Non-profits, on the other hand have always been perceived as benevolent organizations whose sole purpose is a common societal good. But without donations, non-profits go the same way as corporations without profits. They go out of business, people lose their jobs and their taxes aren’t paid (non-profits aren’t exempt from all taxes).
Social expectations have changed and the path to revenues has become more competitive. I’m seeing the rise of a hybrid corporation. Hybrid corporations can generate money, even multi-billions of dollars, as long as that company is perceived to practice corporate social responsibility.
What’s the difference between an “Inc.” and an “Org.”?
Entities select a tax status, “inc” or “org” when they start up. They each have compliance requirements, but they both depend on the same thing – revenue! It’s just a matter of whether the revenue is called “earnings” or “donations”.

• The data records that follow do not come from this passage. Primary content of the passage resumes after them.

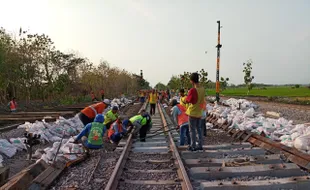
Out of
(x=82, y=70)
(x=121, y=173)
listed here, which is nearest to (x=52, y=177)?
(x=121, y=173)

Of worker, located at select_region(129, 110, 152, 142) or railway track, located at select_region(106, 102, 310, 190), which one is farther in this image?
worker, located at select_region(129, 110, 152, 142)

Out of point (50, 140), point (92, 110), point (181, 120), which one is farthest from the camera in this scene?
point (92, 110)

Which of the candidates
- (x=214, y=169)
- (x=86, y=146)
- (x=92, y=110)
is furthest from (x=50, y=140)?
(x=214, y=169)

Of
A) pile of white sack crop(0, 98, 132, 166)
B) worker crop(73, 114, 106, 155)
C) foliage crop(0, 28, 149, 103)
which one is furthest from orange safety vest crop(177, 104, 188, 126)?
foliage crop(0, 28, 149, 103)

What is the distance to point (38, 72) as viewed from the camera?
23.8 metres

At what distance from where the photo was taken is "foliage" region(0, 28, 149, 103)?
68.3 ft

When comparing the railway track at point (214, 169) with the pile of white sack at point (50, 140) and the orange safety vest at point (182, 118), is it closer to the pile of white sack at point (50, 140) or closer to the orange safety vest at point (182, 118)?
the orange safety vest at point (182, 118)

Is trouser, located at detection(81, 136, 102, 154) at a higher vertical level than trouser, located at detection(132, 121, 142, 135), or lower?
lower

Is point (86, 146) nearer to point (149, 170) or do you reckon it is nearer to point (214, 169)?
point (149, 170)

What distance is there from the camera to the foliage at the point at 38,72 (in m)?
20.8

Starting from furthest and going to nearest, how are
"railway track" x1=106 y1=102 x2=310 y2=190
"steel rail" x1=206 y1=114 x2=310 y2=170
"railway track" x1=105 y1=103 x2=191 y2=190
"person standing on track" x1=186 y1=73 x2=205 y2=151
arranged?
"person standing on track" x1=186 y1=73 x2=205 y2=151, "steel rail" x1=206 y1=114 x2=310 y2=170, "railway track" x1=105 y1=103 x2=191 y2=190, "railway track" x1=106 y1=102 x2=310 y2=190

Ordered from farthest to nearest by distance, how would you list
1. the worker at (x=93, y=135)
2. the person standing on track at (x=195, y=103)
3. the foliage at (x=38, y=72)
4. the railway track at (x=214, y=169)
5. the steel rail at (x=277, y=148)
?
1. the foliage at (x=38, y=72)
2. the worker at (x=93, y=135)
3. the person standing on track at (x=195, y=103)
4. the steel rail at (x=277, y=148)
5. the railway track at (x=214, y=169)

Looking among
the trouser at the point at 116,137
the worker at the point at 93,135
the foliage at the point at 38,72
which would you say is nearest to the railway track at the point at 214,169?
the worker at the point at 93,135

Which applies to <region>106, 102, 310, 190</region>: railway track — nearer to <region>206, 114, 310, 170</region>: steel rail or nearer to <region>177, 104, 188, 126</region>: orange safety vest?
<region>206, 114, 310, 170</region>: steel rail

How much does reputation matter?
It depends. As transparency increases, corporate and non- profit practices are more exposed to public scrutiny.

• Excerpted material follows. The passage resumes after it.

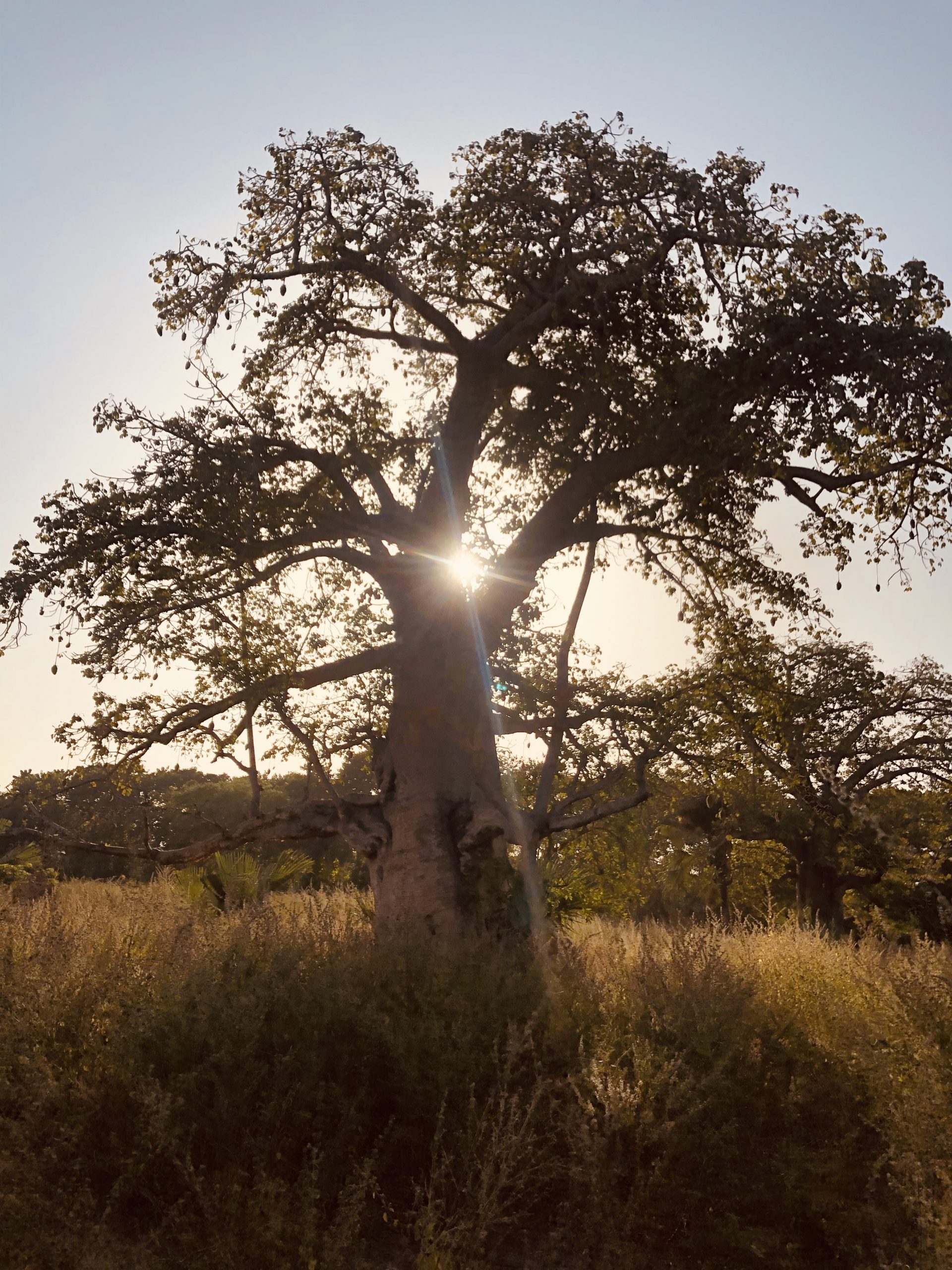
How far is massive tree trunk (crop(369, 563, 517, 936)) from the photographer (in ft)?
31.4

The expectations of society have adapted and grown, putting more pressure on entities to adhere to more people and planet friendly practices –
- consider the rash of sexual harassment allegations and the publications of questionable, and even unethical and illegal, corporate diversity policies and practices. Companies can no longer afford to ignore the social aspect of their organizations
- numerous sites exist where current and former employees rate their perception of the company CEO, the company practices and direct supervisors. This has a direct effect on talent pools
- real (and fake) news affects corporate stock prices
- corporate reputation matters when recruiting high demand employees
As long as shareholders and board members exist, the fight for revenue will continue. Can revenue and social good co-exist? Will this co-existence create an environment of greater prosperity?